The first studio album in nearly 25 years from Pink Floyd co-founder Roger Waters since Amused to Death (1992), as well as his first solo album in 12 years since Ça Ira (2005) finds Waters in familiar territory.
Produced by Nigel Godrich (Radiohead) and featuring noted sessionists like Roger J. Manning Jr. (keyboards) and Joey Waronker (drums), the music on Is This The Life We Really Want? is a thoughtful distillation of Waters’ solo discography and perhaps, Pink Floyd’s The Wall & The Final Cut.
Every musical trope associated with Waters and Pink Floyd can be found here – the speech samples, the sound effects, the socio-political commentary and even the tried and tested melodies and chord progressions.
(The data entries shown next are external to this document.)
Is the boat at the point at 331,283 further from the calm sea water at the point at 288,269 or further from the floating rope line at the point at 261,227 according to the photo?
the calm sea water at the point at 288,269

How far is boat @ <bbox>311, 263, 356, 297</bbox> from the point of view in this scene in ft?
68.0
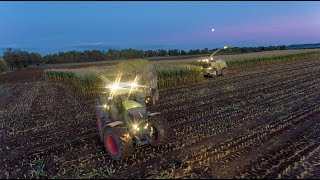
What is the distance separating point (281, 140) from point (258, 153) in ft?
4.22

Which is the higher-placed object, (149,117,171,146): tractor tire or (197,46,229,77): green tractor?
(197,46,229,77): green tractor

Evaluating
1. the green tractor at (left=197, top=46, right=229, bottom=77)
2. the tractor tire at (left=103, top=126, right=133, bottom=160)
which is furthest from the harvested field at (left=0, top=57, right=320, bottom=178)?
the green tractor at (left=197, top=46, right=229, bottom=77)

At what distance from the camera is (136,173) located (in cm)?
679

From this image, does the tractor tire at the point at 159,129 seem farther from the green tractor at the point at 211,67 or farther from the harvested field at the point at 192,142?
the green tractor at the point at 211,67

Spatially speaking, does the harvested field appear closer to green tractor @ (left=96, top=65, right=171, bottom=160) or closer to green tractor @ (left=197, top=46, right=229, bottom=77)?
green tractor @ (left=96, top=65, right=171, bottom=160)

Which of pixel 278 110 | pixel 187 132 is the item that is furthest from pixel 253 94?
pixel 187 132

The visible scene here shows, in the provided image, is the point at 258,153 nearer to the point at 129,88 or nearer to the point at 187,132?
the point at 187,132

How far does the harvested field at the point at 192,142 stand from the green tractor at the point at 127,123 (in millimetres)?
363

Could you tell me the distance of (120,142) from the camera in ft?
23.2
Whether that is a good or bad thing really depends on your own specific perspective.
Thus, the nostalgic impact of Is This The Life We Really Want? is particularly strong and as a creative work perhaps resonates more meaningfully than anything that the David Gilmour-led version of Pink Floyd ever managed, especially that artistically vacant ‘final opus’, The Endless River.
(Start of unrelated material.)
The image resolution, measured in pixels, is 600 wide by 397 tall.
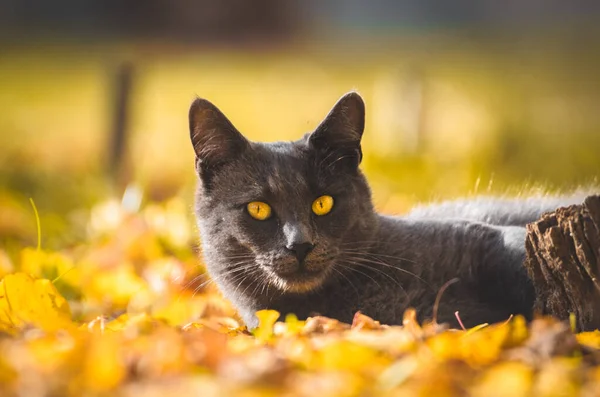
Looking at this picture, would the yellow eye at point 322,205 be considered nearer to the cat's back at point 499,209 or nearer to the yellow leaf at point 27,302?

Songs like “Déjà vu”, “The Life We Really Want”, “Smell the Roses” and “Oceans Apart/A Part of Me Died” provide the highlights on this somewhat mixed comeback. Not as angry as some might have expected, there is more wistful regret and melancholia evident in these new songs and probably the only real drawback is that Waters never quite cuts loose and rocks out anywhere on Is This The Life We Really Want?